Extracto del documento:
Inés Arrimadas, por su carisma llamada a ser la indiscutible sucesora de Albert Rivera, no esperaba competencia interna y, respaldada por el aparato del que ella misma formaba parte, se ha atrincherado en el más contraindicado de los inmovilismos, ignorando las causas que condujeron al partido a su debacle electoral. De un lado, pretende heredar el hiperliderazgo caudillista que endiosó a Rivera y sustituyó el debate interno por el seguidismo ciego propio de una secta. De otro, en lugar de recuperar su vocación original de partido de centro habilitado para pactar indistintamente a derecha o a izquierda, persiste en el clamoroso error estratégico de aliarse exclusivamente con el PP.

Dejando a un lado su egocéntrica personalidad y el oportunismo que mueve a Francisco Igea, el sector crítico sustenta su alternativa bajo razonables premisas para salvaguardar la autonomía del partido. En lo organizativo, equilibrar su desmedido presidencialismo con contrapesos que garanticen el debate interno y la elección democrática de sus dirigentes territoriales (que esto último no ocurra es algo inconcebible y en el fondo inconstitucional). En lo estratégico, los críticos abogan por recuperar la identidad como partido autónomo que deje de poner todos los huevos en la misma cesta y esté abierto a pactos a ambos lados del espectro.

Datos de origen:
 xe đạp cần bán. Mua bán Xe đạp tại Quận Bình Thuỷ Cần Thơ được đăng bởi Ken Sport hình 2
---
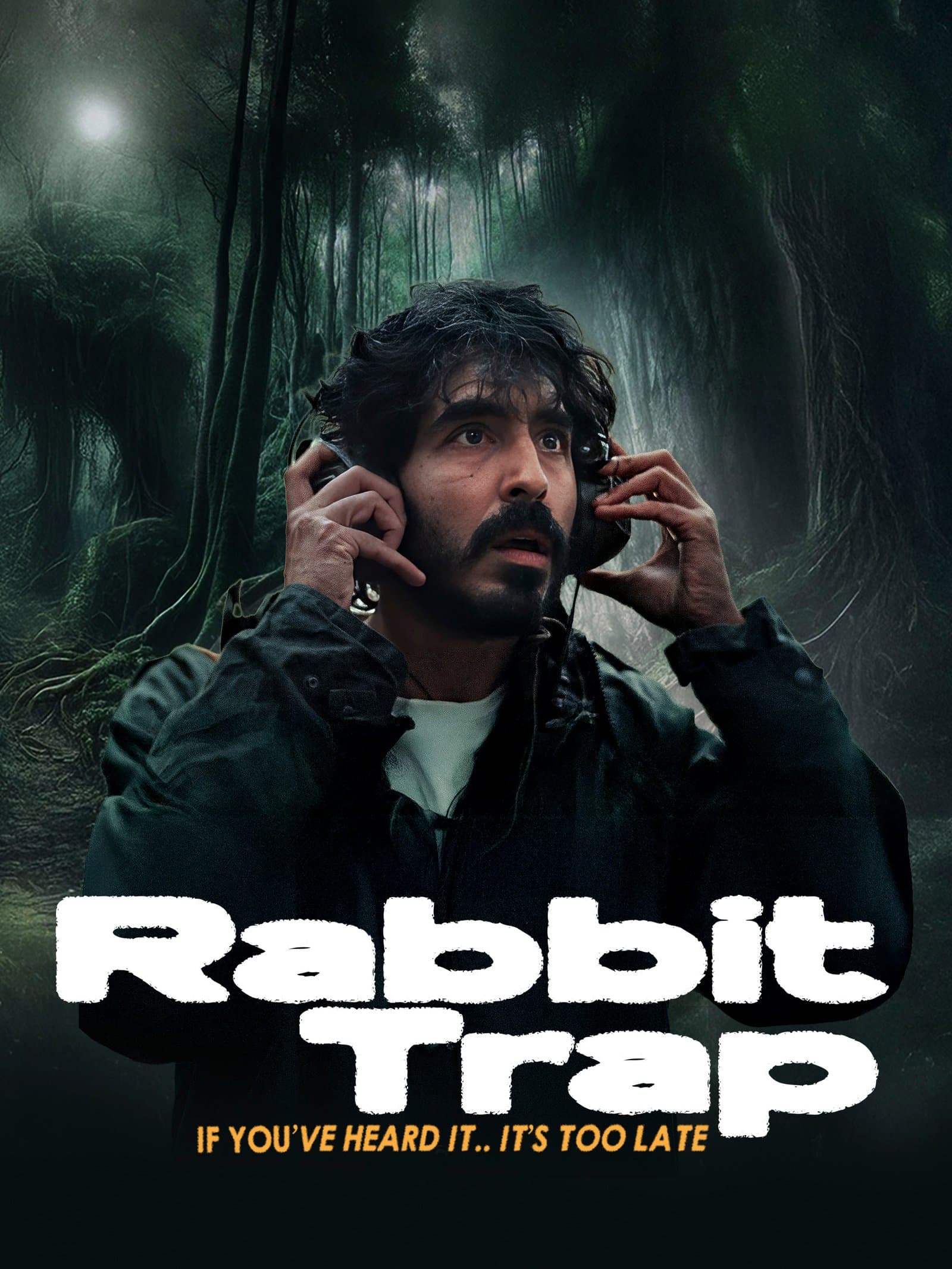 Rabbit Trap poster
---
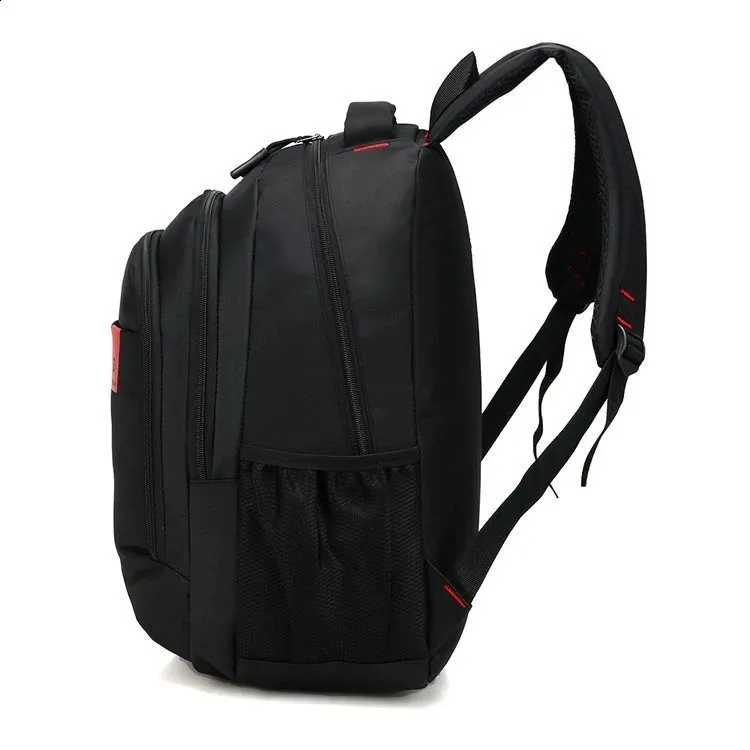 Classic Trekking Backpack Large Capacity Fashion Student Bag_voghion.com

Tarea asignada 1: Según el texto sobre Inés Arrimadas, ¿con qué partido persiste ella en aliarse de forma exclusiva?
Tarea asignada 2: Devuelve sin cambios el fragmento del texto sobre Inés Arrimadas que empieza con "Dejando a un" y sigue hasta "lados del espectro.".
Tarea asignada 3: Por favor, retoma el texto sobre Inés Arrimadas a partir de su última frase.

Tu respuesta 1: Con el PP.

Tu respuesta 2:
Dejando a un lado su egocéntrica personalidad y el oportunismo que mueve a Francisco Igea, el sector crítico sustenta su alternativa bajo razonables premisas para salvaguardar la autonomía del partido. En lo organizativo, equilibrar su desmedido presidencialismo con contrapesos que garanticen el debate interno y la elección democrática de sus dirigentes territoriales (que esto último no ocurra es algo inconcebible y en el fondo inconstitucional). En lo estratégico, los críticos abogan por recuperar la identidad como partido autónomo que deje de poner todos los huevos en la misma cesta y esté abierto a pactos a ambos lados del espectro.

Tu respuesta 3:
Partiendo de la base que un partido requiere conjugar liderazgo y proyecto, el drama de Cs es que ninguna de las dos opciones en liza consigue aunar ambos elementos. Arrimadas es de lejos la persona mejor dotada y con más credibilidad para liderar el partido. Pero su apuesta estratégica de compartir listas con el PP, tal como está previsto en el País Vasco y Cataluña, supone un paso cualitativo sin retorno hacia la fagocitación de Ciudadanos. El abrazo del oso de Casado es el mismo con el que su mentor, José María Aznar, estranguló en 1989 al CDS de Adolfo Suárez.

Por el contrario, la apuesta del sector crítico por recuperar las señas de identidad y la autonomía de Ciudadanos adolecen de un liderazgo mínimamente sólido para afrontar la dura travesía del desierto que requiere tamaña misión. Si a ello se añade que el partido va a salir de su próxima asamblea más convaleciente de lo que ya estaba, su horizonte no puede ser más sombrío. Ni con una ni con otro tienen sus males remedio.